Figure 24-5. Hashing Example
Be aware that there is no security added to the message in this example. When the message traverses the network, a potential attacker could intercept the message, change it, recalculate the hash, and append the newly recalculated fingerprint to the message (a man-in-the-middle interception attack). Hashing only prevents the message from being changed accidentally (that is, by a communication error). There is nothing unique to the sender in the hashing procedure; therefore, anyone can compute a hash for any data, as long as they know the correct hash algorithm.
Thus, hash functions are helpful to ensure that data was not changed accidentally but cannot ensure that data was not deliberately changed. For the latter, you need to employ hash functions in the context of Hash-based Message Authentication Code (HMAC). They will extend hashes by adding a secure component.

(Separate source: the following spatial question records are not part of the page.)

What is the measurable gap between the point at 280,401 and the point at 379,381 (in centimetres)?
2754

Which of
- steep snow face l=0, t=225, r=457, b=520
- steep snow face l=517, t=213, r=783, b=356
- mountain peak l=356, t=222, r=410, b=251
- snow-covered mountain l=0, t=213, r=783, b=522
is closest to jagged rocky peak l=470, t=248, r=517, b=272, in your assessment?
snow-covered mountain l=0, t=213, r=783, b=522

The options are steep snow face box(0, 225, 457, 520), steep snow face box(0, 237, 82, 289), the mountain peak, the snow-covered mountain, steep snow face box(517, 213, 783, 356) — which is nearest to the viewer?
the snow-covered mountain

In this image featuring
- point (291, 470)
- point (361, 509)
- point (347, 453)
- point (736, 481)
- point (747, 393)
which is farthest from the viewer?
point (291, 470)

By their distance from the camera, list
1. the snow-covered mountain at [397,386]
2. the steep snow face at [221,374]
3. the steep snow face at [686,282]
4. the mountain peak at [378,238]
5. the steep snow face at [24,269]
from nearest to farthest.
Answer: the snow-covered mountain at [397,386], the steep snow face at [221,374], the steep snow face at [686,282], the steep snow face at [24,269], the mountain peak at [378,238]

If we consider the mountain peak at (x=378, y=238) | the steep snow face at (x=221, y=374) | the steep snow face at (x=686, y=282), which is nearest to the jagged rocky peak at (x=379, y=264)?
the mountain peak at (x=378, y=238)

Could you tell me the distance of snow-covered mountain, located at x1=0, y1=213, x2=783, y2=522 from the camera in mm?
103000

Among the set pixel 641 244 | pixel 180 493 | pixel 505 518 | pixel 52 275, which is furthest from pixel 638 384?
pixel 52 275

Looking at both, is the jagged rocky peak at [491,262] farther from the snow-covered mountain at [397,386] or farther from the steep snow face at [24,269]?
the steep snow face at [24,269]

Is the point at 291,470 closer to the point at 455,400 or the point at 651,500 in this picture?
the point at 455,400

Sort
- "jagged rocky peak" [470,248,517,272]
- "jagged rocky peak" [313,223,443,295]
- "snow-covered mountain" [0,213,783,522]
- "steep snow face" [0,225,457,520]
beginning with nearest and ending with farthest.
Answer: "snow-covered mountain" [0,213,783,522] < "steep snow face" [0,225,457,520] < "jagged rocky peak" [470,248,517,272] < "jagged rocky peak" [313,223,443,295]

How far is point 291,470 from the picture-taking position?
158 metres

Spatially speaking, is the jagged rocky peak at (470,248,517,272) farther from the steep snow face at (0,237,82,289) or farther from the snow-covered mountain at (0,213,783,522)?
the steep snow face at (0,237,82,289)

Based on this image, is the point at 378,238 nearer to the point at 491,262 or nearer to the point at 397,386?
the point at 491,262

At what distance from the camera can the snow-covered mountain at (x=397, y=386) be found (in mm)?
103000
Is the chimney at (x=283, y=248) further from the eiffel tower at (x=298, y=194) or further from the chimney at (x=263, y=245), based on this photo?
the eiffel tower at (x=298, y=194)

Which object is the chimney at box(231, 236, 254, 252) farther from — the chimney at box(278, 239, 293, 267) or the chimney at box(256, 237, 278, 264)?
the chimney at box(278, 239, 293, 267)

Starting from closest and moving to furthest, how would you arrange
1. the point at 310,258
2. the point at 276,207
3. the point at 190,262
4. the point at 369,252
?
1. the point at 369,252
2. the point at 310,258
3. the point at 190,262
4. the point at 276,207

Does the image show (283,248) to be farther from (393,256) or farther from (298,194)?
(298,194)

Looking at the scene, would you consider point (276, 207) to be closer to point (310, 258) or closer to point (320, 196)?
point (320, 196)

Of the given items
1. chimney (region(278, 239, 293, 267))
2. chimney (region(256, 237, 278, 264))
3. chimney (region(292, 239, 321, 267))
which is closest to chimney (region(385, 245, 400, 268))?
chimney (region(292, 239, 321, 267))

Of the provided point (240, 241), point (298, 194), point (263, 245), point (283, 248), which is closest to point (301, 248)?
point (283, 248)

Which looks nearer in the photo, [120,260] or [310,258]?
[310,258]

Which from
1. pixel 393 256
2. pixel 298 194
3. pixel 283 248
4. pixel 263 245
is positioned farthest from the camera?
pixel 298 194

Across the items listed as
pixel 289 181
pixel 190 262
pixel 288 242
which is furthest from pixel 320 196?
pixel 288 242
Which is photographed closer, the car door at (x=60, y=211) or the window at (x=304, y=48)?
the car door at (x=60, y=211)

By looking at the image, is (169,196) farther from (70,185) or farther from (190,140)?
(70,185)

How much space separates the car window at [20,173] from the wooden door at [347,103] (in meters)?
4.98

HMAC uses existing hash functions, but with the significant difference of adding an additional secret key as the input to the hash function when calculating the digest (fingerprint). Only the sender and the receiver share the secret key, and the output of the hash function now depends on the input data and the secret key. Therefore, only parties who have access to that secret key can compute or verify the digest of an HMAC function. This defeats man-in-the-middle attacks and also provides authentication of data origin. If only two parties share a secret HMAC key and use HMAC functions for authentication, the receiver of a properly constructed HMAC digest with a message can be sure that the other party was the originator of the message because that other party is the only other entity possessing the secret key. However, because both parties know the key, HMAC does not provide nonrepudiation. For the latter, every entity would need its own secret key instead of having a secret key shared between two parties.
HMAC functions are generally fast and are often applied in these situations:
- To provide a fast proof of message authenticity and integrity among parties sharing the secret key, such as with IPsec packets or routing protocol authentication
- To generate one-time (and one-way) responses to challenges in authentication protocols (such as PPP Challenge Handshake Authentication Protocol [CHAP], Microsoft NT Domain, and Extensible Authentication Protocol-MD5 [EAP-MD5])
- To provide proof of integrity of bulk data, such as with file-integrity checkers (for example, Tripwire), or with document signing (digitally signed contracts, Public Key Infrastructure [PKI] certificates)
Some well-known HMAC functions are as follows:
- Keyed MD5, based on the MD5 hashing algorithm, which should be avoided
- Keyed SHA-1, based on the SHA-1 hashing algorithm, which is recommended
Cisco IP telephony uses SHA-1 HMAC for protecting signaling traffic and media exchange.